In a sense it is reassuring to know I am not the only one with uncontrollable sugar urges, massive headaches, nausea, haziness, fatigue, muscle ache, allergies, and unjustified anxiety. But it is also profoundly worrisome. I do not understand how this can be. Honestly, if you think about it: there has to be something seriously wrong with our food and the way we feed ourselves. There are plethoras of theories and legions of people way ahead of me, of course. All major religions recognize food as a possible addiction and source of disease. Hence the fastings, the Ramadans, etc. And nowadays, the new thing going is the Master Fast System. (Well, actually, it probably is not all that new, but it is the first I heard of it.) It is about going food-less for up to more than a hundred days. It sounds absolutely insane. The next step would be to become a breatharian. And who would want that? I mean… is that it? Is that my big solution: to give up on food altogether? Will that guarantee me health and peace of mind? And even if it works… what would be the cost? How do you still have a social life without food? And a professional one? And a love one? I do not get it. The whole point of solving my issues was to integrate better – live more fully – not the opposite, not retire from society.

On the other hand, I must agree that food is a hassle. It takes time, energy and money. And worse: with my allergies, it is often a headache just trying to figure out what I can or cannot eat. The few times I fasted or restricted my died, I did feel somewhat more in tune. Come to think about it, I was probably never that good at living in society anyway. I was always disturbed by all the noise, the ego clashes, the meanness and the nagging. Already as a kid, I would pull my desk way to the back of the class, just so I could sit alone, behind everyone, and focus, at my own pace. Nice and safe.

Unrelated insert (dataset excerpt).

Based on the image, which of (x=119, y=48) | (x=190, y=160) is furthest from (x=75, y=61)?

And so maybe it just might be time for me to step out of it all once again. Because, to sum up, what my search for betterment has come down to up to now is in fact a series of “worse to worse” situations: having been handed inconclusive diagnosis and useless treatments since I was a teenager; not having the luxury of that one magic word that explains to the world what is wrong; actually enduring the symptoms; having to pretend everything is fine, working through it, when I feel weak and exhausted; having unexplainable and sometimes depressing extrasensory experiences. If all of this could go away by long-term fasting, why not give it a try!

There is one issue I cannot seem to shake off though: is this just some kind of accepted form of anorexia? I know one has little to do with the other, but I am surprised to see how many (personal and commercial) fasting websites advertise weight loss as one of the perks of long-term (beyond 1 week) fasting. Pro-ana sites are scary and I wonder to what extent, maybe particularly for women, they can become the next logical step.